══ Selection

~~ gen-fic and perversion.
Apr. 28th, 2003 02:24 am![[personal profile]](https://www.dreamwidth.org/img/silk/identity/user.png)
i think at some point we all snap. me, i snapped a long time ago, but that's neither here nor there.
i think it's an interesting sociological observation to say that the readers of jkr's books basically start applying them to themselves. i mean, there's just definitely something in that, isn't there? i see people live out the prejudices that are being delineated in the books-- not something like muggle and mudblood vs. pureblood (thank gahd), but the whole House thing. i've seen this before, but now i've finally snapped, and i need to address this issue.
it's one thing to jokingly wonder which house you'd be sorted in if you were in hogwarts. it's another to rigorously identify with said house and to claim appropriate characteristics-- as well as to actually discriminate in favor of people who likewise identify with your chosen group. so many people wonder why hermione's in gryffindor, or neville for instance. harry only seemed to get into gryffindor and not slytherin because he wanted to. obviously, this isn't really a personality test, here, initial evidence to the contrary aside.
i mean, i jokingly wore a stytherin scarf this winter, but. to say i'm slytherin (or gryffindor, or ravenclaw), would kind of frighten me (and not just because i don't think i fit well into any of the stereotypes). even in jest, i think there's an undercurrent of a true attempt at "sorting". which is both innocent and to be expect and kind of disturbing, really, isn't it?
~~
in other news.
eleveninches is my hero. she wrote a tiny ficlet. go encourage her!!! moooore!!
hee. thinking about how j_h and ps aren't putting me off h/d at all, and are in fact encouraging me, i realized that the sad truth is, i'm just a glutton for punishment. *laughs* i like the impossibleness, i like the anger and the issues and the way draco doesn't deserve harry and how horrible he is. mostly because, while i want characters i love to be happy, i don't need to them to be happy immediately or to be mentally healthy, for that matter. i think conflict and trauma and extremes of emotion and behavior are... well... more interesting than well-balanced interactions. i almost never care about pairings that are too easy. or characters, for that matter. but anyway, horrible bastards make great characters to fall in love with. tee hee. gahd, the torture. torture them with sweetness. woo!
okay, so it sounds like i have issues, doesn't it. but no, i have the stories have the issues for me. yah, that's it.

════
══ Input data

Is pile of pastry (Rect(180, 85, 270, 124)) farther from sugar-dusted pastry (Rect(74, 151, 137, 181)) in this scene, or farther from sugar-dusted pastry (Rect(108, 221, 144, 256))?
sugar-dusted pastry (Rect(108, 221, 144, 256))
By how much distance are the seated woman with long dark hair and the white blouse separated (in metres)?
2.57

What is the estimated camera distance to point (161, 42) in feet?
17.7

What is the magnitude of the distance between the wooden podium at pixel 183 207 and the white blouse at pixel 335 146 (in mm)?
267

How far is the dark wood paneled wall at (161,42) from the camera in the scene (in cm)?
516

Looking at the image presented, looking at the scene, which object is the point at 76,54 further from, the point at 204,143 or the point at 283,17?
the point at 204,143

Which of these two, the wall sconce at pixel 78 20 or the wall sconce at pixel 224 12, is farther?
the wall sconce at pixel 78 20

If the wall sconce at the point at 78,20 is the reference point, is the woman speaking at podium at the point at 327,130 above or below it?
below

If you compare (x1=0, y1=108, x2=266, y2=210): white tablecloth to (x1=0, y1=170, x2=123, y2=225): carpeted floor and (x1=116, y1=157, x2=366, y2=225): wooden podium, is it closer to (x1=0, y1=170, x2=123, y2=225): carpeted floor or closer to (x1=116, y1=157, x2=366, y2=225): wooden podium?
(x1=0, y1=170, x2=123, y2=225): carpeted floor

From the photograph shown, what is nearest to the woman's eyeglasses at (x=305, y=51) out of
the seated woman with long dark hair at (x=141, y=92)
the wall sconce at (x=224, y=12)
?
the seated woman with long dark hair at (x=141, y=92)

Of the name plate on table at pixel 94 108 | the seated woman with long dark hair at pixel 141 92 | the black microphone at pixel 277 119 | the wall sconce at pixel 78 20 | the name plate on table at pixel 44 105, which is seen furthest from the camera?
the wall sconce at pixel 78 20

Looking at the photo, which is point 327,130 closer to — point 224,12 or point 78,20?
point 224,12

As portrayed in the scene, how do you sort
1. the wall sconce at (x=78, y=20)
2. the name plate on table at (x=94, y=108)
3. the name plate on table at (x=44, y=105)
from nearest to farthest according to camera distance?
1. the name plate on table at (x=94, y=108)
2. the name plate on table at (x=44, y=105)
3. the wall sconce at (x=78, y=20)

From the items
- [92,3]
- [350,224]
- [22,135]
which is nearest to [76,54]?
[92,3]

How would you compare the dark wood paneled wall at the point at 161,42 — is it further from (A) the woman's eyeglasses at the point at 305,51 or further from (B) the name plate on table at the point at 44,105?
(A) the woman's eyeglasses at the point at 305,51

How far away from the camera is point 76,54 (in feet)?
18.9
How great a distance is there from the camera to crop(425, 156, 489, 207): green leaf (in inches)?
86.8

════

# [Given task 1]
In the blog post about Hogwarts houses, who wrote a tiny ficlet?
# [Given task 2]
Reproduce the records word for word, covering everything from the line containing "If you compare" down to the end of the records.

# [Result 1]
eleveninches

# [Result 2]
If you compare (x1=0, y1=108, x2=266, y2=210): white tablecloth to (x1=0, y1=170, x2=123, y2=225): carpeted floor and (x1=116, y1=157, x2=366, y2=225): wooden podium, is it closer to (x1=0, y1=170, x2=123, y2=225): carpeted floor or closer to (x1=116, y1=157, x2=366, y2=225): wooden podium?
(x1=0, y1=170, x2=123, y2=225): carpeted floor

From the photograph shown, what is nearest to the woman's eyeglasses at (x=305, y=51) out of
the seated woman with long dark hair at (x=141, y=92)
the wall sconce at (x=224, y=12)
?
the seated woman with long dark hair at (x=141, y=92)

Of the name plate on table at pixel 94 108 | the seated woman with long dark hair at pixel 141 92 | the black microphone at pixel 277 119 | the wall sconce at pixel 78 20 | the name plate on table at pixel 44 105, which is seen furthest from the camera?
the wall sconce at pixel 78 20

Looking at the photo, which is point 327,130 closer to — point 224,12 or point 78,20?
point 224,12

As portrayed in the scene, how do you sort
1. the wall sconce at (x=78, y=20)
2. the name plate on table at (x=94, y=108)
3. the name plate on table at (x=44, y=105)
from nearest to farthest according to camera distance?
1. the name plate on table at (x=94, y=108)
2. the name plate on table at (x=44, y=105)
3. the wall sconce at (x=78, y=20)

From the items
- [92,3]
- [350,224]
- [22,135]
which is nearest to [76,54]?
[92,3]

How would you compare the dark wood paneled wall at the point at 161,42 — is it further from (A) the woman's eyeglasses at the point at 305,51 or further from (B) the name plate on table at the point at 44,105?
(A) the woman's eyeglasses at the point at 305,51

How far away from the camera is point 76,54 (in feet)?
18.9
How great a distance is there from the camera to crop(425, 156, 489, 207): green leaf (in inches)?
86.8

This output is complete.